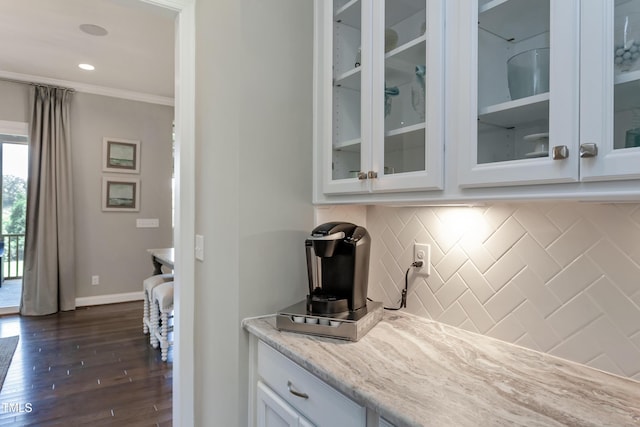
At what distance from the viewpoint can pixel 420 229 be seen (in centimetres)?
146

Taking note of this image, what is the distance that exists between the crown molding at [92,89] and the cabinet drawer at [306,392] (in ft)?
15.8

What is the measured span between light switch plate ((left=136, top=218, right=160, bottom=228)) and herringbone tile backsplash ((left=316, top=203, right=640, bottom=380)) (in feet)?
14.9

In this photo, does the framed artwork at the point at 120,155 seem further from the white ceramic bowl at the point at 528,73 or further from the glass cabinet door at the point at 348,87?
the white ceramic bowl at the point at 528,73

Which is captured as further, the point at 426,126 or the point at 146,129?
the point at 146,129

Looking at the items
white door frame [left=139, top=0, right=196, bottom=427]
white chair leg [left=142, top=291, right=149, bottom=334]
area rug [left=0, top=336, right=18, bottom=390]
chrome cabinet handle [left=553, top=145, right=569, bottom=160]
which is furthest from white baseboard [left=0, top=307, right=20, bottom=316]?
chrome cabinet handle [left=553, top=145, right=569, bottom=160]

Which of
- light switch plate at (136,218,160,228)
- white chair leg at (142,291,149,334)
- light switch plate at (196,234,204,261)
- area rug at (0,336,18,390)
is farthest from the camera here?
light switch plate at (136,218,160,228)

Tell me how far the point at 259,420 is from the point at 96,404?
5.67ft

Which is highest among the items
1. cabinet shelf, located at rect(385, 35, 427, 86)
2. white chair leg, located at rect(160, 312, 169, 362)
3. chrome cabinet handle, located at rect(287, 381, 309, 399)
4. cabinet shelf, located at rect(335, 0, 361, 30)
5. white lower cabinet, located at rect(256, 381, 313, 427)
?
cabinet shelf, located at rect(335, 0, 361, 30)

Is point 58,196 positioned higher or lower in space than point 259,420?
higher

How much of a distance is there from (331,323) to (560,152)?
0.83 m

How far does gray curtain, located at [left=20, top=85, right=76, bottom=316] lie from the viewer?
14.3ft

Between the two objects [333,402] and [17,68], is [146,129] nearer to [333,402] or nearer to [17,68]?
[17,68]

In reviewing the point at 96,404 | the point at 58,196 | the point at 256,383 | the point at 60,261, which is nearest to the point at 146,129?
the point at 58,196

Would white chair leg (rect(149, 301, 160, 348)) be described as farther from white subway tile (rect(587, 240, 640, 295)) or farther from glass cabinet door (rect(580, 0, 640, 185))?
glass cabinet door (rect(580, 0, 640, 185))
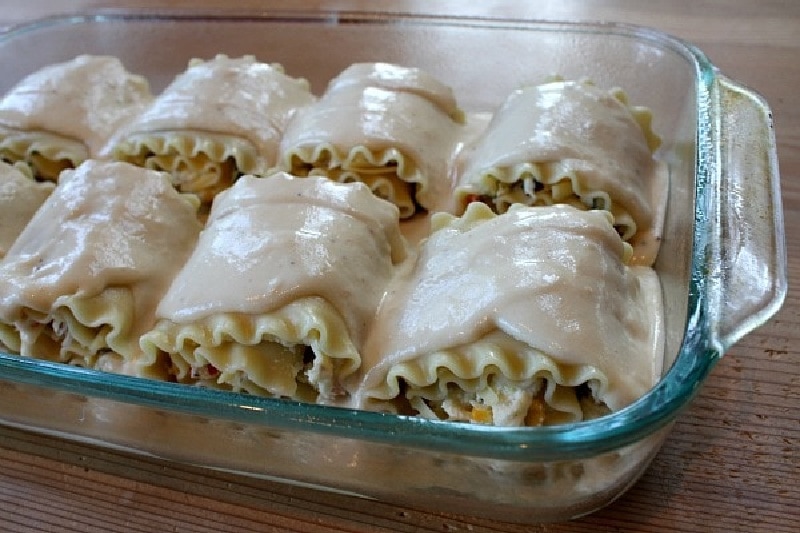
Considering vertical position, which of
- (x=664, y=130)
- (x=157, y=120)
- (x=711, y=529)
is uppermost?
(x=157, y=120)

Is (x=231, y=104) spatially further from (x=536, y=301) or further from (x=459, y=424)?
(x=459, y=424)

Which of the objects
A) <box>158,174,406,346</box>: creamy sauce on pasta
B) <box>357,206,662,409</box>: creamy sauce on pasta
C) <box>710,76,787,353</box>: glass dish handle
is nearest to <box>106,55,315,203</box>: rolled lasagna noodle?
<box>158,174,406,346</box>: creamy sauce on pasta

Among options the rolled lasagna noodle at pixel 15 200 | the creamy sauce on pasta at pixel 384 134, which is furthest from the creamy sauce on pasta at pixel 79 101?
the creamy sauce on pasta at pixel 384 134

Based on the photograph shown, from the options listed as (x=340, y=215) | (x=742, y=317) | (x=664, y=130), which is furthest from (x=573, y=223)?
========================
### Exercise brief
Leave out all images, then reproduce the entries above exactly.

### Finished answer
At what distance from the viewpoint can pixel 420 229 be seen (in centimetres)?
146

Taking note of this image, what is the distance that exists between the crown molding at [92,89] and the cabinet drawer at [306,392] (in ft)?
15.8

What is the measured span between light switch plate ((left=136, top=218, right=160, bottom=228)) and herringbone tile backsplash ((left=316, top=203, right=640, bottom=380)) (in feet)?
14.9

In this photo, does the framed artwork at the point at 120,155 seem further from the white ceramic bowl at the point at 528,73 or further from the glass cabinet door at the point at 348,87?
the white ceramic bowl at the point at 528,73

Which is captured as further, the point at 426,126 or the point at 146,129?
the point at 146,129

Looking at the items
white door frame [left=139, top=0, right=196, bottom=427]
white chair leg [left=142, top=291, right=149, bottom=334]
area rug [left=0, top=336, right=18, bottom=390]
chrome cabinet handle [left=553, top=145, right=569, bottom=160]
which is furthest from white baseboard [left=0, top=307, right=20, bottom=316]?
chrome cabinet handle [left=553, top=145, right=569, bottom=160]

Which of
- light switch plate at (136,218,160,228)
- white chair leg at (142,291,149,334)
- light switch plate at (196,234,204,261)
- area rug at (0,336,18,390)
is farthest from the camera here?
light switch plate at (136,218,160,228)

Tell me how far the point at 259,420 is from the point at 96,404?
5.67ft

Which is highest among the items
1. cabinet shelf, located at rect(385, 35, 427, 86)
2. white chair leg, located at rect(160, 312, 169, 362)
3. chrome cabinet handle, located at rect(287, 381, 309, 399)
4. cabinet shelf, located at rect(335, 0, 361, 30)
5. white lower cabinet, located at rect(256, 381, 313, 427)
?
cabinet shelf, located at rect(335, 0, 361, 30)

Is point 58,196 positioned higher or lower in space than point 259,420?
higher

How much of a distance is there from (331,323) to (560,152)?
0.83 m

How far does gray curtain, located at [left=20, top=85, right=76, bottom=316] lie from the viewer?
14.3ft

Between the two objects [333,402] and [17,68], is [146,129] nearer to [333,402] or nearer to [17,68]?
[17,68]

In reviewing the point at 96,404 | the point at 58,196 | the point at 256,383 | the point at 60,261, which is nearest to the point at 146,129?
the point at 58,196

Would white chair leg (rect(149, 301, 160, 348)) be described as farther from white subway tile (rect(587, 240, 640, 295)) or farther from glass cabinet door (rect(580, 0, 640, 185))?
glass cabinet door (rect(580, 0, 640, 185))
Considering vertical position, which of
- (x=664, y=130)
- (x=157, y=120)
- (x=711, y=529)
is uppermost?
(x=157, y=120)

Is (x=231, y=104) spatially further from (x=536, y=301) or further from (x=459, y=424)?
(x=459, y=424)

Which of the objects
A) <box>158,174,406,346</box>: creamy sauce on pasta
B) <box>357,206,662,409</box>: creamy sauce on pasta
C) <box>710,76,787,353</box>: glass dish handle
is nearest to <box>106,55,315,203</box>: rolled lasagna noodle?
<box>158,174,406,346</box>: creamy sauce on pasta

Among options the rolled lasagna noodle at pixel 15 200 | the creamy sauce on pasta at pixel 384 134, which is furthest from the creamy sauce on pasta at pixel 79 101?
the creamy sauce on pasta at pixel 384 134

Based on the photograph shown, from the options listed as (x=340, y=215) | (x=742, y=317) | (x=664, y=130), which is furthest from (x=573, y=223)?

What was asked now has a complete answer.